Why Preparation Matters
Tissues adapt to progressive loading and exposure. But many runners introduce carbon-plated shoes suddenly, often saving them only for race day. That means the body goes from training in soft daily trainers to racing in a much stiffer, more propulsive shoe without any adaptation period.
If an athlete lacks:
Calf and soleus strength
Tendon capacity
Foot stability
Progressive exposure to stiff footwear
the new load from carbon-plated shoes can exceed current tissue tolerance.
In many cases, the issue isn’t the shoe, it’s the gap between the demands of the shoe and the athlete’s preparation.
The Takeaway
Carbon-plated footwear is a powerful performance tool. The science clearly supports improvements in running economy and race performance. But like any tool, it works best when it is used properly. When runners progressively introduce these shoes, build calf and foot strength, and develop adequate tendon capacity, they can often capture the performance benefits while minimizing risk.

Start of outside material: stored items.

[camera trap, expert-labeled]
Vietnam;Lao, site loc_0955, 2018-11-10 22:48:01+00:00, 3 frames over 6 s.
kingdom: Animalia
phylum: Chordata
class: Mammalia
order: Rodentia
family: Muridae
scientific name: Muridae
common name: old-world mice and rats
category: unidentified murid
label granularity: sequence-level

So the conversation around carbon-plated footwear shouldn’t focus on whether the product is “good” or “bad.” More often, the real issue is simpler:
This is a preparation problem, not a product problem.
References
Hoogkamer, W., Kram, R., & Arellano, C. (2018). How biomechanical improvements in running economy could break the 2-hour marathon barrier. Sports Medicine.
Whiting, C. S., Hoogkamer, W., & Kram, R. (2022). Metabolic cost of running in highly cushioned shoes with carbon-fiber plates. Journal of Sport and Health Science.
Guinness, J., et al. (2020). An observational study of the effect of Vaporfly shoes on marathon performance.